I guess we'll see when it comes out. I'm hoping the pressure put on by these competitors will get Nissan thinking about a new turbocharged pocket rocket, and I for one don't want a rehashed Nismo prepped Spec V. No offense intended, but the B15 isn't my cup of tea. Although I tend to agree that I might be inclined to purchase a Mazdaspeed Protege over a Spec V, I'm leary of anything Ford manages to get their grubby hands on. They're clearly a fleet company. I considered buying a Protege over the Sentra when I bought my '93 XE back in '99. Scarily enough the only reason I bought the Sentra was that I could get the newest and most bang for my buck buying the sentra and that's what swayed me. The HP and TQ, the IRS in the rear, and the year of car I could buy for the money were the factors I weighed. However there is a reason I bought a '93 SE-R this past August. It isn't because I didn't know about the Mazdaspeed Protege or Neon ACR. It wasn't because I couldn't afford a new Spec V. It's because I can buy the car, and put $x amount of money into it, and have a car that outperforms brand new cars that cost 3-5 times as much. Plus I'm not looking to be anybody's guniea pig. My car is almost 10 years old. The platform has been put through the mill all directions, upside down and inside out. I can change things without compromising a warranty, I own it free and clear, it costs me $600 a year to fully insure. But these are all MY reasons for owning it. These competing cars that are being released don't have me rethinking my decision. There's a decade of experience a depreciation at the disposal of us B13 owners. You can't buy that brand new.

Data

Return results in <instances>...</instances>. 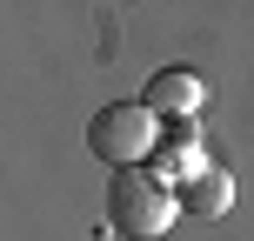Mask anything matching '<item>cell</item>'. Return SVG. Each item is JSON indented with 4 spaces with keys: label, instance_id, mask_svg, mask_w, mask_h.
<instances>
[{
    "label": "cell",
    "instance_id": "cell-1",
    "mask_svg": "<svg viewBox=\"0 0 254 241\" xmlns=\"http://www.w3.org/2000/svg\"><path fill=\"white\" fill-rule=\"evenodd\" d=\"M181 221V188H167L154 167H114L107 181V228L127 241H161Z\"/></svg>",
    "mask_w": 254,
    "mask_h": 241
},
{
    "label": "cell",
    "instance_id": "cell-2",
    "mask_svg": "<svg viewBox=\"0 0 254 241\" xmlns=\"http://www.w3.org/2000/svg\"><path fill=\"white\" fill-rule=\"evenodd\" d=\"M154 148H161V114L147 101H107L87 121V154L107 167H147Z\"/></svg>",
    "mask_w": 254,
    "mask_h": 241
},
{
    "label": "cell",
    "instance_id": "cell-3",
    "mask_svg": "<svg viewBox=\"0 0 254 241\" xmlns=\"http://www.w3.org/2000/svg\"><path fill=\"white\" fill-rule=\"evenodd\" d=\"M140 101H147L161 121H181V114H201L207 107V87H201V74H188V67H161V74L140 87Z\"/></svg>",
    "mask_w": 254,
    "mask_h": 241
},
{
    "label": "cell",
    "instance_id": "cell-4",
    "mask_svg": "<svg viewBox=\"0 0 254 241\" xmlns=\"http://www.w3.org/2000/svg\"><path fill=\"white\" fill-rule=\"evenodd\" d=\"M234 208V174L221 161H207L194 181H181V215H194V221H221Z\"/></svg>",
    "mask_w": 254,
    "mask_h": 241
},
{
    "label": "cell",
    "instance_id": "cell-5",
    "mask_svg": "<svg viewBox=\"0 0 254 241\" xmlns=\"http://www.w3.org/2000/svg\"><path fill=\"white\" fill-rule=\"evenodd\" d=\"M147 167L167 181V188H181V181H194L207 167V154H201V141H174V134H161V148L147 154Z\"/></svg>",
    "mask_w": 254,
    "mask_h": 241
}]
</instances>
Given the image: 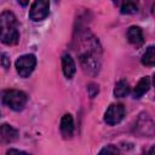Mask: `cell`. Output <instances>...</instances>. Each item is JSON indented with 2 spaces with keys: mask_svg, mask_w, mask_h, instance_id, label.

Problems to work on
A) Decide whether each statement agrees with the forum post, answering yes or no and quoting the deciding words: (i) The writer bought a '93 SE-R this past August. (ii) The writer passed on a new Spec V for lack of money. (iii) Full insurance on the writer's car costs $600 a year.
B) According to the forum post, what factors did the writer weigh when buying the Sentra?
C) Carry on the forum post from its final sentence.

Responses to the exercise
A)
(i) Yes: "there is a reason I bought a '93 SE-R this past August."
(ii) No: "It wasn't because I couldn't afford a new Spec V."
(iii) Yes: "it costs me $600 a year to fully insure."

B) The writer weighed the HP and TQ, the IRS in the rear, and the year of car the money could buy.

C)
----------



## boost_boy (May 25, 2002)

Beautifully put "toolapcfan" Factory handling is okay, but it's mass production I don't care who makes it! I'll take a handful of dollars and purchase aftermarket components and build it myself and we would see if this MAZDASPEED protege' thingy would out handle any sport compact car hands down. Don't forget about that fabulous S2000 that honda built (It handles like a dream and it outperforms that protege'). They could've done better is what I'm trying to say and in today's demands for power, no the size of the engine doesn't matter, but the damn thing better keep up with the rest of the changing world (Wouldn't you kinda agree).


----------



## Adam (Apr 30, 2002)

Using the reasoning that you can make the car better with aftermaket parts goes both ways. My point was that the new protege will handle better than any other new sport compact, stock vs stock or similarly modified vs similarly modified. Money is not the issue, performance is. The protege has the best suspension, the most stiff chasis, etc, from factory. Whatever you do to the suspension or chasis to one of these other new sport compacts can also be done to the protege, and it will still come out on top because it started out better. That being said, I'm buying my aunt's lexus next year, so I don't give a fuck anyway, I won't be getting any of these cars.


----------



## nak1 (May 17, 2002)

I dont think that anyone will be getting rid of their Nissan any time soon... i think the point is that Mazda is making a strong push at the sport compact market. Until recently they where only in the "super car" market. There was nothing priced as well as the Mazdaspeed with what it has to offer. I love my sentra... thats why im going to drop another $10K in the long run having fun with it. But not all are like WE chosen few who would rather get greasy and have fun with our cars. Some like the out the box performance and the Warranty. I have learned with my Chevy that a warranty dont mean shit anyhow... so give me my Sentra or give me death! AMEN.


----------



## toolapcfan (Jul 10, 2002)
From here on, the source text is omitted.